*Work instructions*: Translate this sentence from the abstract on multimodal linear discriminant analysis into Spanish: "Linear discriminant analysis (LDA) is a widely used supervised dimensionality reduction technique."

*Document section*:
[START]

Multimodal Linear Discriminant Analysis via Structural Sparsity

Multimodal Linear Discriminant Analysis via Structural Sparsity

Yu Zhang, Yuan Jiang

Proceedings of the Twenty-Sixth International Joint Conference on Artificial Intelligence
Main track. Pages 3448-3454. https://doi.org/10.24963/ijcai.2017/482

Linear discriminant analysis (LDA) is a widely used supervised dimensionality reduction technique. Even though the LDA method has many real-world applications, it has some limitations such as the single-modal problem that each class follows a normal distribution. To solve this problem, we propose a method called multimodal linear discriminant analysis (MLDA). By generalizing the between-class and within-class scatter matrices, the MLDA model can allow each data point to have its own class mean which is called the instance-specific class mean. Then in each class, data points which share the same or similar instance-specific class means are considered to form one cluster or modal. In order to learn the instance-specific class means, we use the ratio of the proposed generalized between-class scatter measure over the proposed generalized within-class scatter measure, which encourages the class separability, as a criterion. The observation that each class will have a limited number of clusters inspires us to use a structural sparse regularizor to control the number of unique instance-specific class means in each class. Experiments on both synthetic and real-world datasets demonstrate the effectiveness of the proposed MLDA method.
Keywords:
Machine Learning: Feature Selection/Construction
Machine Learning: Machine Learning

[END]

*Source excerpt*:
[START]

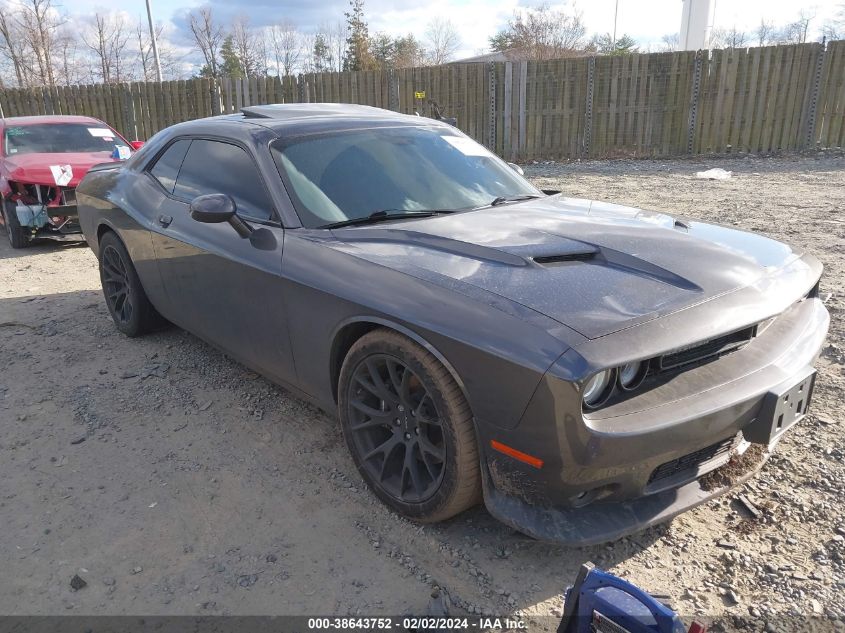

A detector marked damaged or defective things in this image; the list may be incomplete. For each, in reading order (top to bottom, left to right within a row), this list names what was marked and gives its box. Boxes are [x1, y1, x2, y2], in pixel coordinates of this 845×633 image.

red damaged car [0, 115, 142, 248]
car with deployed airbag [76, 102, 828, 544]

[END]

*Exercise result*: El análisis discriminante lineal (LDA) es una técnica de reducción de dimensionalidad supervisada ampliamente utilizada.